Exercise text —
For decades, parents searching for a clearer picture of their children’s supposed brainpower turned to IQ (“intelligence quotient”) tests.
They’ve largely fallen out of favour, partly because experts say they don’t work but also because parents’ values in terms of what they want for their kids and expect of them have changed.
These days, more than 90% of parents say it is important to them to raise kids who are caring. We want children who are emotionally stable and empathetic. We want kids who are equipped to deal with a difficult and ever-changing world.
In other words, move over IQ (yes, to a point). We want kids with high “EQ.”
Here’s what parents need to know about the concept and how to get started.
“EQ” is all about emotional intelligence.
There isn’t a clear-cut definition for what “EQ” (“emotional quotient”) actually means because it’s really a loose, unofficial term. But generally, when people talk about EQ, they’re talking about a person’s emotional intelligence. And according to psychologist and science journalist Daniel Goleman, who helped popularise the term in the 1990s, emotional intelligence generally encompasses four domains: a person’s self-awareness, their ability to self-manage, their social awareness, and their ability to manage relationships effectively.

Information supplied —
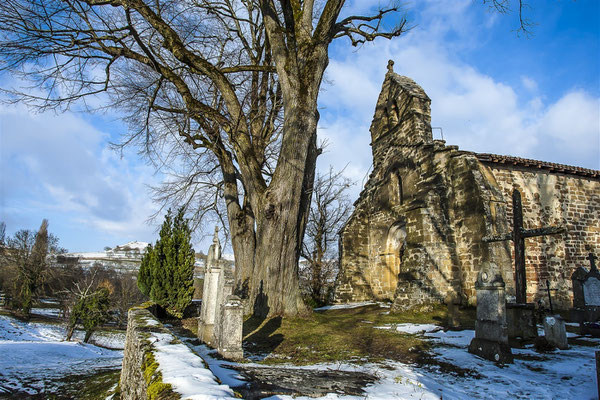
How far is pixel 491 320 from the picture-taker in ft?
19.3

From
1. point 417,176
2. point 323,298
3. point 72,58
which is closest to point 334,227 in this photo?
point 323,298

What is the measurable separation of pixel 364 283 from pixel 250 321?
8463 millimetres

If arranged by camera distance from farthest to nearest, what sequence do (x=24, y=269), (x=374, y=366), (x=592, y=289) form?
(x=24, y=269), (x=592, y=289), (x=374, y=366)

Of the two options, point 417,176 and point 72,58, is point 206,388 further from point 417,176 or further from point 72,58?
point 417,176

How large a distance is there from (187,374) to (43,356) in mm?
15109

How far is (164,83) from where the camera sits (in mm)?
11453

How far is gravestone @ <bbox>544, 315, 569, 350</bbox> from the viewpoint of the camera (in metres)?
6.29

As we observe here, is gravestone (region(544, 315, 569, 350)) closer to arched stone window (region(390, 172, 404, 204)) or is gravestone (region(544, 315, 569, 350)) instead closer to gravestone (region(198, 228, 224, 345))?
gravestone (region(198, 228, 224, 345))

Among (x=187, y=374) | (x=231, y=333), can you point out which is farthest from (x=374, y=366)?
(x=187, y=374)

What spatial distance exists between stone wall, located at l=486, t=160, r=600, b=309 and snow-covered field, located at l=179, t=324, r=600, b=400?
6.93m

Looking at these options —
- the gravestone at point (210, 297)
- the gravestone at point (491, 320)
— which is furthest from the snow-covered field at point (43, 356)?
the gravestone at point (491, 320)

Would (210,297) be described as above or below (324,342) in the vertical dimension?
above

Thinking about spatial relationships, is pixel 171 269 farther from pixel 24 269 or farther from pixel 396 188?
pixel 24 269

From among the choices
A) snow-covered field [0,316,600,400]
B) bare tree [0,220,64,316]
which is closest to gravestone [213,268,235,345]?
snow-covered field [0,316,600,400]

Exercise set —
a – Print the article on emotional intelligence from "These days, more" to "and ever-changing world.".
b – According to the article on emotional intelligence, what share of parents say it is important to them to raise caring kids?
c – Pick up the article on emotional intelligence after its final sentence and keep writing it.

Responses by task —
a –
These days, more than 90% of parents say it is important to them to raise kids who are caring. We want children who are emotionally stable and empathetic. We want kids who are equipped to deal with a difficult and ever-changing world.

b – More than 90%.

c –
Put even more simply? Emotional intelligence is all about having “greater awareness of your emotions so that you can manage them more effectively,” Korrel Kanoy, author of “The Student EQ Edge: Emotional Intelligence and Your Academic and Personal Success,” told HuffPost.
Because the whole concept of emotional intelligence is broad, there aren’t big, robust scientific studies that say having high EQ clearly leads to long-term benefits.
The first step? Help kids identify their feelings.
One of the most powerful things parents and caregivers can do to help children foster emotional intelligence is simply to help them figure out what they’re feeling.
“Old-school parenting said you tell your children ‘Don’t cry’ or ‘Don’t get mad’ — but we now know that parents should do the exact opposite,” Kanoy said. “Of course they are going to get sad. They are going to get mad. They’re human beings.”
Instead of encouraging kids to just get over their feelings, parents should actively help them identify what they’re experiencing. And experts like Kanoy believe that practice of noticing and naming feelings can start at a really young age. If, for example, you have a toddler who is pouting because you told them “no,” point out that they look like they’re feeling angry or frustrated, she urged.
“Old-school parenting said you tell your children 'Don't cry' or 'Don't get mad.'”
There are a lot of simple tools and strategies that can help kids practice identifying what they’re feeling, like a basic “mood meter” with four colours that they can check in with periodically. To start, keep it really simple: red = angry, blue = sad, green = calm, yellow = happy — or something like that.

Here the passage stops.